No sooner had I submitted my report on the meeting than Dean Williams asked me to manage a new Yale-Aspen project on value and scarcity (The Limits to Growth had appeared the previous year). The program brought together faculty members from a number of schools in the university. Williams told me, “The only way you can do this is be a dean to the deans.”
So when Margaret asked me to drop in on the hunger group, I thought to myself, “This is all I need, another involvement.” Jesuit provincial superiors were already commenting on how I tended to be stretched thin. But the next week, I went to the meeting of the Yale Hunger Action Project at Dwight Hall.
At the center of this talented group was the Rev. William Sloan Coffin, the famous or, depending on your politics, notorious antiwar preacher, who had been tried along with the baby doctor, Benjamin Spock, for conspiracy to counsel draft evasion.
Coffin had drawn together a cadre of talented undergraduates. His lieutenant was Bob Tate, then a divinity student doing his internship with the chaplaincy and now an Episcopal priest. Stefan Presser was a junior, who had taken a leave in his second year to organize a program on student rights in Brooklyn public schools. For many years, Stefan has led the American Civil Liberties Union in Philadelphia.
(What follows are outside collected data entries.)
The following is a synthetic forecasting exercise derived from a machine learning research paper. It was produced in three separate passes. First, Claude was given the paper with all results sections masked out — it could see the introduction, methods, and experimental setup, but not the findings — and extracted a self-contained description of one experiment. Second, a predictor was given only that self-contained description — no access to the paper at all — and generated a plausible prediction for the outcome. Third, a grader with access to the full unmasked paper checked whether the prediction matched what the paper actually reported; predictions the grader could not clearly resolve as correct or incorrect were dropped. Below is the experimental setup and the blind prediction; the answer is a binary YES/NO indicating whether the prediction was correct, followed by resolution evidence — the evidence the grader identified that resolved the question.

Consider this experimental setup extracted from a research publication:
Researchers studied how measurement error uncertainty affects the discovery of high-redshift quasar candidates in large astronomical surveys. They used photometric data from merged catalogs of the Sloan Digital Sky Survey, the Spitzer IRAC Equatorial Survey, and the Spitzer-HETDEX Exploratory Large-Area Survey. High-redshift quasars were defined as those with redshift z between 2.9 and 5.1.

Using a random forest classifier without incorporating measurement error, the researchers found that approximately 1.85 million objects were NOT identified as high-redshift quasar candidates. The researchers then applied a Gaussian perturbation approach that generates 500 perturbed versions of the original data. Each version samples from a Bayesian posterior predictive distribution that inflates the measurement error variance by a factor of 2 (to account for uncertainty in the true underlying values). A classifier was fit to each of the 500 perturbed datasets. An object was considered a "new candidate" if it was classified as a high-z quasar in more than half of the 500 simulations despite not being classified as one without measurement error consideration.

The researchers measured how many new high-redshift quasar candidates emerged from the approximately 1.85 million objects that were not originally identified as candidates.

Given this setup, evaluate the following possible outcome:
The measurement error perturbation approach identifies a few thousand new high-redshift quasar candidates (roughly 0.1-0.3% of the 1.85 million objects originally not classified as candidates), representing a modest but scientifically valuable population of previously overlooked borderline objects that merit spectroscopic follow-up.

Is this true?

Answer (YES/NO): NO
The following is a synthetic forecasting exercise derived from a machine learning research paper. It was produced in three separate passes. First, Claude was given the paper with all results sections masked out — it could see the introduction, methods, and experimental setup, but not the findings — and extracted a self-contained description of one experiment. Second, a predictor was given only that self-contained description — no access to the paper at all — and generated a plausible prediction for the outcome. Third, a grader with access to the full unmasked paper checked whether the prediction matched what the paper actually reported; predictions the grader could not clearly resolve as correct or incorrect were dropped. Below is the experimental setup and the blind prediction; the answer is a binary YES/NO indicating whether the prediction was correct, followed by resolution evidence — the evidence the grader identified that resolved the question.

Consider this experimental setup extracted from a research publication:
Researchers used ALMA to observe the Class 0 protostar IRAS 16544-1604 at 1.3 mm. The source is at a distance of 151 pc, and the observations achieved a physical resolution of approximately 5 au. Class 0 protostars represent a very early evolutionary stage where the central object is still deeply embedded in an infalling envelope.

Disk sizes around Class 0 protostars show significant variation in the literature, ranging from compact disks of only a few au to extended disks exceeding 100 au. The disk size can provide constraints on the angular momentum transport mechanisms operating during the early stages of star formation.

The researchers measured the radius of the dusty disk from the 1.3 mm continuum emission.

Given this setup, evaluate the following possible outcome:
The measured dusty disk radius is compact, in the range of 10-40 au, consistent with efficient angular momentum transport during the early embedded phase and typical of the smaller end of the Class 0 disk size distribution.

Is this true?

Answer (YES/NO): YES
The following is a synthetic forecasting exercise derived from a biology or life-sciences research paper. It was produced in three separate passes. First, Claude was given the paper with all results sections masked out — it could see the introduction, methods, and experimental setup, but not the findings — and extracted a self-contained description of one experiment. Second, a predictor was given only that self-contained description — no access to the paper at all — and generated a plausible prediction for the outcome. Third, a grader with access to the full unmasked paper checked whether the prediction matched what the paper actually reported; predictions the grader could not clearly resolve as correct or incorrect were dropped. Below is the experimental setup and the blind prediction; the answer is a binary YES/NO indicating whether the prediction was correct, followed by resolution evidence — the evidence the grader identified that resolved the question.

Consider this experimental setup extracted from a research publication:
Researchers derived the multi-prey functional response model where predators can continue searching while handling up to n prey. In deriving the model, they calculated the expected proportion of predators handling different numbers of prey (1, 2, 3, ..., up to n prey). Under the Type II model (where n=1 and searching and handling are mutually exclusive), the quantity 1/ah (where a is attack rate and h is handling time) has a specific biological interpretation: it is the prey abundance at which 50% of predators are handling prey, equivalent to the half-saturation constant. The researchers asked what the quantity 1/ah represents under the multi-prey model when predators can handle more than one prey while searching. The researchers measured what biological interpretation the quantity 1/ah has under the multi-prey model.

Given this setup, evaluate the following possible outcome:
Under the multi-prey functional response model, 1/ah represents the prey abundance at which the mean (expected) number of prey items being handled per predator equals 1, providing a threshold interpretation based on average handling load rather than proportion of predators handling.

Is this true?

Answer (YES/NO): NO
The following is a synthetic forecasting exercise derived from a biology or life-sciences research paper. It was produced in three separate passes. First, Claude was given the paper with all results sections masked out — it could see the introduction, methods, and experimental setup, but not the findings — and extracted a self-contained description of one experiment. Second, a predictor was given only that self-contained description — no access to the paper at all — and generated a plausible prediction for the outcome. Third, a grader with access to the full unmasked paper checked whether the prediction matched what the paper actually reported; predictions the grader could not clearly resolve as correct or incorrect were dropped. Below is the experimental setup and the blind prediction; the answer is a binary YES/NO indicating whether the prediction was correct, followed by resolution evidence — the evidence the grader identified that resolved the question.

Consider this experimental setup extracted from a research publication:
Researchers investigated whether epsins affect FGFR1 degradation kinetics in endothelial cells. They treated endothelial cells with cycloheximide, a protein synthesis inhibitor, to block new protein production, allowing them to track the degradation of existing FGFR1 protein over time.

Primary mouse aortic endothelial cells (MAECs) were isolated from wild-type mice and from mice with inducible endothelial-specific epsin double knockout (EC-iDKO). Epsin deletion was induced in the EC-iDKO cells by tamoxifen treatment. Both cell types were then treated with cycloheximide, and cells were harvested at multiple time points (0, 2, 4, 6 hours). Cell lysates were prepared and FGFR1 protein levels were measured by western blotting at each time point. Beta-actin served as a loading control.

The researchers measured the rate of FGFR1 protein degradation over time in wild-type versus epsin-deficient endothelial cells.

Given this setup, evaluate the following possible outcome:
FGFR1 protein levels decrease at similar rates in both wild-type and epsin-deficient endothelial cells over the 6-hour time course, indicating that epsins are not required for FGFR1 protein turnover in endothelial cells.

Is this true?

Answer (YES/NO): NO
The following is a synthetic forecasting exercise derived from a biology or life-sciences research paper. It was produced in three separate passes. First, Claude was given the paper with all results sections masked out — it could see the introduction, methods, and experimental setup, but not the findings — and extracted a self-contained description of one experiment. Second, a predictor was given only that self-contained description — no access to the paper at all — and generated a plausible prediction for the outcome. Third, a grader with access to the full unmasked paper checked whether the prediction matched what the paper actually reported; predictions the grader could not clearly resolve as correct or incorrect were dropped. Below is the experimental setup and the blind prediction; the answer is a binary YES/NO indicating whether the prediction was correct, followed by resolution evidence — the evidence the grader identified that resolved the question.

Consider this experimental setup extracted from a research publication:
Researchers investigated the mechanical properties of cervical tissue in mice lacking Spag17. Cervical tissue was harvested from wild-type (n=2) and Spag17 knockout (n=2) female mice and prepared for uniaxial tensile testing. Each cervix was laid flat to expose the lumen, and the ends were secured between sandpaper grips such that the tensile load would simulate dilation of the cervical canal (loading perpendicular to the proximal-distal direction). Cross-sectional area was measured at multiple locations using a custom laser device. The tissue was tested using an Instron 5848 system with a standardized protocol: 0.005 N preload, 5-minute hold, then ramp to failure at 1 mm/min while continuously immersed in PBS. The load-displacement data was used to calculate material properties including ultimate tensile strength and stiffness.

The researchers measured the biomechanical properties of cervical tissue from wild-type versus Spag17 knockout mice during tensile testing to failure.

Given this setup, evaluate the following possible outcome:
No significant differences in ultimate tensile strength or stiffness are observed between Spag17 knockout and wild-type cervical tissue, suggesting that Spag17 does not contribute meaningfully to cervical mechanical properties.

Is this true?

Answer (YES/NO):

Lori Kornblum was a freshman and a graduate of Beverly Hills High. Not at all like the television alumni of “90210,” she was the best community organizer I have ever known. The last I heard, she was a mother and lawyer in Milwaukee. Eleanor LeCain was a tall, vivacious Boston redhead who was likewise a dynamic activist. After college, Eleanor volunteered with the World Bank in Tanzania, and then trekked to South Africa, crossing Rhodesia during its civil war.
Coffin was the magnet that brought the group together, the motivator who stirred the students to do great things. The Hunger Action Project was a beehive of activity and a model for other colleges. Soon it was coordinating the Northeast Hunger Action Alliance, a coalition of college hunger groups.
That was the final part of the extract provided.